— Begin Selected text —

The "comedi_bond" driver allows a composite COMEDI device to be built up
from the subdevices of other COMEDI devices, although it currently only
supports digital I/O subdevices. Although it checks that it is not
trying to bind to itself, it is possible to end up with a cycle of
"comedi_bond" devices bound to each other. For example:
1. Configure /dev/comedi0 to use some COMEDI hardware device with
digital I/O subdevices, but not a "comedi_bond" device.
2. Configure /dev/comedi1 as a "comedi_bond" device bound to
/dev/comedi0.
3. Unconfigure /dev/comedi0 and reconfigure it as a "comedi_bond" device
bound to /dev/comedi1.
Now we have /dev/comedi0 and /dev/comedi1 bound in a cycle. When an
operation is performed on the digital I/O subdevice of /dev/comedi0 for
example, it will try and perform the operation on /dev/comedi1, which
will try and perform the operation on /dev/comedi0. The task will end
up deadlocked trying to lock /dev/comedi0's mutex which it has already
locked.
I discovered that possibility while investigating fix sysbot crash
https://syzkaller.appspot.com/bug?extid=
4a6138c17a47937dcea1 ("possible
deadlock in comedi_do_insn"), but I think that report may be a false
positive.

— End Selected text —
— Begin Entries provided —

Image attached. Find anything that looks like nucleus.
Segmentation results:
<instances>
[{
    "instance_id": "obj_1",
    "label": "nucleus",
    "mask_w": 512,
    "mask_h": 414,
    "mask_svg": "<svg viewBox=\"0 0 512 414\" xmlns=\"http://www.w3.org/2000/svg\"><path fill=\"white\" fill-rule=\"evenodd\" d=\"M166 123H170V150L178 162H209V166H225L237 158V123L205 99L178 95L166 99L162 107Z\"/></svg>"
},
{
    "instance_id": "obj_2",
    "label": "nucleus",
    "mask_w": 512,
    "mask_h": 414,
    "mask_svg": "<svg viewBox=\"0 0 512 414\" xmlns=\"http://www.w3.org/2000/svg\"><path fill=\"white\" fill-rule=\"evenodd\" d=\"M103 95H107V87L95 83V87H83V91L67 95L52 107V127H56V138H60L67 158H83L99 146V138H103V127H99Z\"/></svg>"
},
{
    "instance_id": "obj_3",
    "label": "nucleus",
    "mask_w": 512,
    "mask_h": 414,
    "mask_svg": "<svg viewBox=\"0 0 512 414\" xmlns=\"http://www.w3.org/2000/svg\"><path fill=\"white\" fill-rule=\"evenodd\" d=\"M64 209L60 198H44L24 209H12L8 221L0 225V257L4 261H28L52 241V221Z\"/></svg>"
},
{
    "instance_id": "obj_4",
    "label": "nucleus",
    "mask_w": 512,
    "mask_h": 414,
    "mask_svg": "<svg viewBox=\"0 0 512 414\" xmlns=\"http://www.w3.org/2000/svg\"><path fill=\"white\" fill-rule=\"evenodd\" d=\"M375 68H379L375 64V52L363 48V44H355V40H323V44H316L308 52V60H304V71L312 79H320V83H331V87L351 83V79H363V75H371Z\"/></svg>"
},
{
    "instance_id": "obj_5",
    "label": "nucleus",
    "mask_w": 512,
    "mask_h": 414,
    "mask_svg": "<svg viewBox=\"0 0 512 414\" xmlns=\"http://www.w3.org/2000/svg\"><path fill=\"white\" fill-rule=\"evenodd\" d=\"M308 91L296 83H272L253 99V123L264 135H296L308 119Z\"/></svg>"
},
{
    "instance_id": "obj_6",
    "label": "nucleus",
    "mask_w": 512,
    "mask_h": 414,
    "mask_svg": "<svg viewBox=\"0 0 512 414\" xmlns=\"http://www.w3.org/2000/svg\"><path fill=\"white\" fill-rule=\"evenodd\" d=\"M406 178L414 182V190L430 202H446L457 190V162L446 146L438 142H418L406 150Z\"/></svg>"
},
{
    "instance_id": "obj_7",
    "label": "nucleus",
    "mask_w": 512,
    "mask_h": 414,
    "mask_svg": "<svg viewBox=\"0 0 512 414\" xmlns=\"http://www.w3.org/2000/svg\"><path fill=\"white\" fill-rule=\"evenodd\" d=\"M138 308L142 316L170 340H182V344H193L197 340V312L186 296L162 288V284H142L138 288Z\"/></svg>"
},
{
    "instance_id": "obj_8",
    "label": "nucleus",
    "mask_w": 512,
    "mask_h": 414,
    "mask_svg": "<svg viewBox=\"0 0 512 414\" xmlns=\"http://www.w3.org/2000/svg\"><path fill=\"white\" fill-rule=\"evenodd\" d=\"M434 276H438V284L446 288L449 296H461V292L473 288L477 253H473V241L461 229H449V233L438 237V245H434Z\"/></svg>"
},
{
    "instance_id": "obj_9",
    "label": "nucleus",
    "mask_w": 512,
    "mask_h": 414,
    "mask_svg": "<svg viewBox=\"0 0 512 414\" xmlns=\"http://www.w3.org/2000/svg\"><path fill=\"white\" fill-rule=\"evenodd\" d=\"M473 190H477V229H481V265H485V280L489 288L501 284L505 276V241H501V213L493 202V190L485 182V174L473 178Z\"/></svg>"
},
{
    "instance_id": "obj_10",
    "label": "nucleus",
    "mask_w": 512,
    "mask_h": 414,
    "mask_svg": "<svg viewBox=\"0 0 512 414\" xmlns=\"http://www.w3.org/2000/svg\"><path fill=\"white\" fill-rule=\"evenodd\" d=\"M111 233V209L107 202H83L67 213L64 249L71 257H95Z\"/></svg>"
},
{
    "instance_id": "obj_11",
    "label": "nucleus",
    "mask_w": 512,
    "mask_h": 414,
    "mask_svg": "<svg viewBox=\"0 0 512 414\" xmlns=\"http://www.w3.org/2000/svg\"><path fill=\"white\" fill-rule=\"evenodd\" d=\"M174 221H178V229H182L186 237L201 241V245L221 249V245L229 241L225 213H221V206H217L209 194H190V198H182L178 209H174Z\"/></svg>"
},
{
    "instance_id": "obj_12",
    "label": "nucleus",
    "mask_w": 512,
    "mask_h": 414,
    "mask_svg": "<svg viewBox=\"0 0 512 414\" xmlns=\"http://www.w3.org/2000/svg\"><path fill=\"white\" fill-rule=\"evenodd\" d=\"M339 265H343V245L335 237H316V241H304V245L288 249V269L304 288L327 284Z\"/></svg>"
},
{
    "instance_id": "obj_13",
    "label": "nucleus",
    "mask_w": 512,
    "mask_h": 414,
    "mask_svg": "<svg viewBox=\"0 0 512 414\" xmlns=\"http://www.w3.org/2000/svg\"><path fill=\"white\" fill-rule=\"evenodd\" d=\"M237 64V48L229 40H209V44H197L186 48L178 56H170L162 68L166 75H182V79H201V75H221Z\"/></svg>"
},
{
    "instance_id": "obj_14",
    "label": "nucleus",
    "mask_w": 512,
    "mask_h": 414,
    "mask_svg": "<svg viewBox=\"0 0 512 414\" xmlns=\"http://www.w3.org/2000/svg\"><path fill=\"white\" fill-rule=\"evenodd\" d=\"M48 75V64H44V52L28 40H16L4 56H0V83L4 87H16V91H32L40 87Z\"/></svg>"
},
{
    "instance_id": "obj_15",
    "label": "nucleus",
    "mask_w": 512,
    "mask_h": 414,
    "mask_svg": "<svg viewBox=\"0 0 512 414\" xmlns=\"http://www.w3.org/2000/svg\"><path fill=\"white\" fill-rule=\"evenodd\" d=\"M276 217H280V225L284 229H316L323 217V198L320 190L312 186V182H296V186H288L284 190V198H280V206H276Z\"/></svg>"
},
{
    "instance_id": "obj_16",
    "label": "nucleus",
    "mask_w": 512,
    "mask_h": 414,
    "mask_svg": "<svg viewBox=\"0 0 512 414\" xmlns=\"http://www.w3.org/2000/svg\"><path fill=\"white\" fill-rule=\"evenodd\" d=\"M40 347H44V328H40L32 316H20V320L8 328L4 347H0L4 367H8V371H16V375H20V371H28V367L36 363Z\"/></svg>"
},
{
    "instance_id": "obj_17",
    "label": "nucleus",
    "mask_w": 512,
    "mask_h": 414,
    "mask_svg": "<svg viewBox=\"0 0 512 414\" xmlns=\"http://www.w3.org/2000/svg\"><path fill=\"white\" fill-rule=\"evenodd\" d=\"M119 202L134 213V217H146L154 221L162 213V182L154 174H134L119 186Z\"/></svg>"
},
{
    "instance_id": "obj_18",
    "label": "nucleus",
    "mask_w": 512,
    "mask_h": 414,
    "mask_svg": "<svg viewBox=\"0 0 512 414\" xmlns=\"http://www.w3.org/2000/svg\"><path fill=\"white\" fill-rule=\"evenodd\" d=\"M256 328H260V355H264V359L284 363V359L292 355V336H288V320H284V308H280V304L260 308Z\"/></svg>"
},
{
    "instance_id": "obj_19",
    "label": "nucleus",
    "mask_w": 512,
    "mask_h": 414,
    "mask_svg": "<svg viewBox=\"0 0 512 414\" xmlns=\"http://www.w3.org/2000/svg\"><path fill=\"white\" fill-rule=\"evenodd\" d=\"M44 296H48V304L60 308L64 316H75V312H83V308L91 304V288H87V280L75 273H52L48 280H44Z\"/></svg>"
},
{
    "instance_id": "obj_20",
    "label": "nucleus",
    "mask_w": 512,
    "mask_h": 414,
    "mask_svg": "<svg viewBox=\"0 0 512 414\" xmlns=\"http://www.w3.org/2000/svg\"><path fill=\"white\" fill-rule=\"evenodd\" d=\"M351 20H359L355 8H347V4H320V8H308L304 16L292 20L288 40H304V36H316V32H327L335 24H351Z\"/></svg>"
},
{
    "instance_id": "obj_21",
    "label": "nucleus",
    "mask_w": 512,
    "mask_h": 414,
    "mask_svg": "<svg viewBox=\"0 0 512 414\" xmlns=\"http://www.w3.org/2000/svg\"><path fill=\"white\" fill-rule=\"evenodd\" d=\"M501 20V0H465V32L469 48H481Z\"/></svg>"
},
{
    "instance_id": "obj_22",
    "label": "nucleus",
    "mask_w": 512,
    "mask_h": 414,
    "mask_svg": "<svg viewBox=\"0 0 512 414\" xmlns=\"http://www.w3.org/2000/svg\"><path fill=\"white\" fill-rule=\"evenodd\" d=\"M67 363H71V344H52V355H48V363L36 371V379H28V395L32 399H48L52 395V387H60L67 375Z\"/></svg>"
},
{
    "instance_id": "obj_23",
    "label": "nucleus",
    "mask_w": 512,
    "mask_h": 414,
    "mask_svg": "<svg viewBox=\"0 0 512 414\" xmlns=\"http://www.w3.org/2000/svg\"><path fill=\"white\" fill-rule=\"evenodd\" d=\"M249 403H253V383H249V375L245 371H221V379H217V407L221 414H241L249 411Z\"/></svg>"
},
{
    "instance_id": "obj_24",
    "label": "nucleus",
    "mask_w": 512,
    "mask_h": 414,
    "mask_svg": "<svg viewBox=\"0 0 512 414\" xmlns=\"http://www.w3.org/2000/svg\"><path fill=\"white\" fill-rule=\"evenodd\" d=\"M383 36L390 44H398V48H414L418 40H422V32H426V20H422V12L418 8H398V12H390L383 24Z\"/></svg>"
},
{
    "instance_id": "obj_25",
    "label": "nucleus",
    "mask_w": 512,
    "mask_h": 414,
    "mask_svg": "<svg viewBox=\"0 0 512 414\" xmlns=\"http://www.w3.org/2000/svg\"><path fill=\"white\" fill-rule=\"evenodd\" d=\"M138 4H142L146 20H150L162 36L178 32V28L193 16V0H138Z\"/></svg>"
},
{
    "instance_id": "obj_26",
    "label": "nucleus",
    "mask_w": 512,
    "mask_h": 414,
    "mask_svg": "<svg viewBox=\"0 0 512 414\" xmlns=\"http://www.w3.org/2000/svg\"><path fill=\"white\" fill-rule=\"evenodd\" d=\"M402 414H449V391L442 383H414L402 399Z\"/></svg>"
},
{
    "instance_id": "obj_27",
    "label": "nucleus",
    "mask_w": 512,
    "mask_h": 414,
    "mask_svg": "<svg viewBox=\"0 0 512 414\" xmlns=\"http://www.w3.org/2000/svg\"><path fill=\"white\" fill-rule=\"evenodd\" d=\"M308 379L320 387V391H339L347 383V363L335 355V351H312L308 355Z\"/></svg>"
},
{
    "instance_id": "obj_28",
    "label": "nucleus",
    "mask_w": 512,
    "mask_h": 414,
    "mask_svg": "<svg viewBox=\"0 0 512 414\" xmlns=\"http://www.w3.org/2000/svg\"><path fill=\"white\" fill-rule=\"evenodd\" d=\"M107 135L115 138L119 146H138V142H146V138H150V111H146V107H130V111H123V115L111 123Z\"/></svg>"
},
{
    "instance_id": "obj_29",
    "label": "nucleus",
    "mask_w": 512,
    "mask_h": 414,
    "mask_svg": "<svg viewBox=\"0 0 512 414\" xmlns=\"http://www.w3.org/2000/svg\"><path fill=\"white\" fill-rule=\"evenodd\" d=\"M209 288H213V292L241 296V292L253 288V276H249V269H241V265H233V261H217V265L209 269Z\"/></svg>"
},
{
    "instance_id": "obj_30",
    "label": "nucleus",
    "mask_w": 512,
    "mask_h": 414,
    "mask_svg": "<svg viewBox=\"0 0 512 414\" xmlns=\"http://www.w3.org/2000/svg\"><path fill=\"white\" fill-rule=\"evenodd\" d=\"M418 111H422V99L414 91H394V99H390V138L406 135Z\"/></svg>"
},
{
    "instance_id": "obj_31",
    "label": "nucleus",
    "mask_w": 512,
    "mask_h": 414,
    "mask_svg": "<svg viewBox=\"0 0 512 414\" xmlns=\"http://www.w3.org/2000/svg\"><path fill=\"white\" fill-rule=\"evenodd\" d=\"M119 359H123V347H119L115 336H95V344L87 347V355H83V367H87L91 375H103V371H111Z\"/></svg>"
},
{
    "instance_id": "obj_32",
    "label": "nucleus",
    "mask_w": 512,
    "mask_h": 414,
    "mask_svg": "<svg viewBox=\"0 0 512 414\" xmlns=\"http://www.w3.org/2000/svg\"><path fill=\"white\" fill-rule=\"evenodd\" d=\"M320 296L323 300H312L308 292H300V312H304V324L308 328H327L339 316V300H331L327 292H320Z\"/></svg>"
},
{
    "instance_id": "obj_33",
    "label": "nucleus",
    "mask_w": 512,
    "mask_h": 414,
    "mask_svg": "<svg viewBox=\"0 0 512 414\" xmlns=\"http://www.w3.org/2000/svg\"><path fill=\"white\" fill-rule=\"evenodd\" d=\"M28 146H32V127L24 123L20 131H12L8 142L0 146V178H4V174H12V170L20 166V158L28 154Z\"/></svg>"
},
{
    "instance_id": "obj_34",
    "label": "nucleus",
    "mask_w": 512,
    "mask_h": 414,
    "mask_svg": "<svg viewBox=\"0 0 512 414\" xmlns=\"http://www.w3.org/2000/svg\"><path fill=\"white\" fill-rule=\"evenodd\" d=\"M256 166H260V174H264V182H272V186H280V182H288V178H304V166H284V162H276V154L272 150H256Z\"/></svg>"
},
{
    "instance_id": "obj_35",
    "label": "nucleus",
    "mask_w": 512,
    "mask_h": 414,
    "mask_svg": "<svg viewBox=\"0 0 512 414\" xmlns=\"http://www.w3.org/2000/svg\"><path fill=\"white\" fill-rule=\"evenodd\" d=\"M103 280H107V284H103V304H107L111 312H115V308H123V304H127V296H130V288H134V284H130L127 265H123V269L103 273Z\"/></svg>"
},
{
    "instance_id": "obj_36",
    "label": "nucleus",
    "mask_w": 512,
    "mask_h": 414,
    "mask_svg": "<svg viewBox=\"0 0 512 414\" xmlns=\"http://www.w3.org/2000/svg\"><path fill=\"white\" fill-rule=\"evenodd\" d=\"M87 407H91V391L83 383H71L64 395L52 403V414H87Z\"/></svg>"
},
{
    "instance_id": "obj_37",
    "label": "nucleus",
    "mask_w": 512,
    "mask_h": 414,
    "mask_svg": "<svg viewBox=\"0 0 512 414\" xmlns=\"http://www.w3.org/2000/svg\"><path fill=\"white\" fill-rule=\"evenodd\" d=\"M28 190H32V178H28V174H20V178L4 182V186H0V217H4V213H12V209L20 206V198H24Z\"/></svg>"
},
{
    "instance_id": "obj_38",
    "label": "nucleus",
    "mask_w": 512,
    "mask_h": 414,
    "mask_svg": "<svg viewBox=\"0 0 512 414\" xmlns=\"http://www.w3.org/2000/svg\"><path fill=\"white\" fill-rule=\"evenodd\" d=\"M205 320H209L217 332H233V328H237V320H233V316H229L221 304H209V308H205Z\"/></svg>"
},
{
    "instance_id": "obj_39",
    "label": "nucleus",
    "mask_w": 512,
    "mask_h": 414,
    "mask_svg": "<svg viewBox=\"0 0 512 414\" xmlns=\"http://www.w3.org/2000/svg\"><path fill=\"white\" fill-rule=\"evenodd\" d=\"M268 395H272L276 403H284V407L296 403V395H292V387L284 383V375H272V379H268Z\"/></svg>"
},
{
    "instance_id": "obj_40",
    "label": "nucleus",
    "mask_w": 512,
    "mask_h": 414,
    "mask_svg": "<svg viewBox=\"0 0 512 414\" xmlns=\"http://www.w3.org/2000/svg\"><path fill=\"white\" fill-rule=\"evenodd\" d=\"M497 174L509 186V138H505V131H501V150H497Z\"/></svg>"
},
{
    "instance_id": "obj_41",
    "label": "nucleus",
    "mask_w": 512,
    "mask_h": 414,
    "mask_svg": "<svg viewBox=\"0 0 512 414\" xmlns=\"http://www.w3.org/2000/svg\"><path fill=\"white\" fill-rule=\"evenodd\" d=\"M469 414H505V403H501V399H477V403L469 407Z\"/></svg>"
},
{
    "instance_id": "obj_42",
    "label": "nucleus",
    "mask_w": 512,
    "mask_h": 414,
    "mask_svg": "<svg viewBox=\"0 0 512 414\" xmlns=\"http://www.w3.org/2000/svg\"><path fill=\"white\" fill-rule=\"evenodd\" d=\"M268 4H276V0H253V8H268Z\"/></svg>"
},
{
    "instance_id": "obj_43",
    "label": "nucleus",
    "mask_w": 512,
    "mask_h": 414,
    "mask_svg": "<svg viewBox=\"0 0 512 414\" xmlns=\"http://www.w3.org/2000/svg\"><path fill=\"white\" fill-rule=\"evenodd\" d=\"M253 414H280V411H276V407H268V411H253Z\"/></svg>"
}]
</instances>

— End Entries provided —

> [Written tasks]
1. Echo the comedi_bond passage from "2. Configure /dev/comedi1" to "bound to /dev/comedi1.".
2. Render this sentence from the comedi_bond passage in Spanish: "The task will end up deadlocked trying to lock /dev/comedi0's mutex which it has already locked."
This listing was taken from a separate source.

> [Exercise responses]
1.
2. Configure /dev/comedi1 as a "comedi_bond" device bound to
/dev/comedi0.
3. Unconfigure /dev/comedi0 and reconfigure it as a "comedi_bond" device
bound to /dev/comedi1.

2. La tarea terminará en un interbloqueo al intentar bloquear el mutex de /dev/comedi0, que ya ha bloqueado.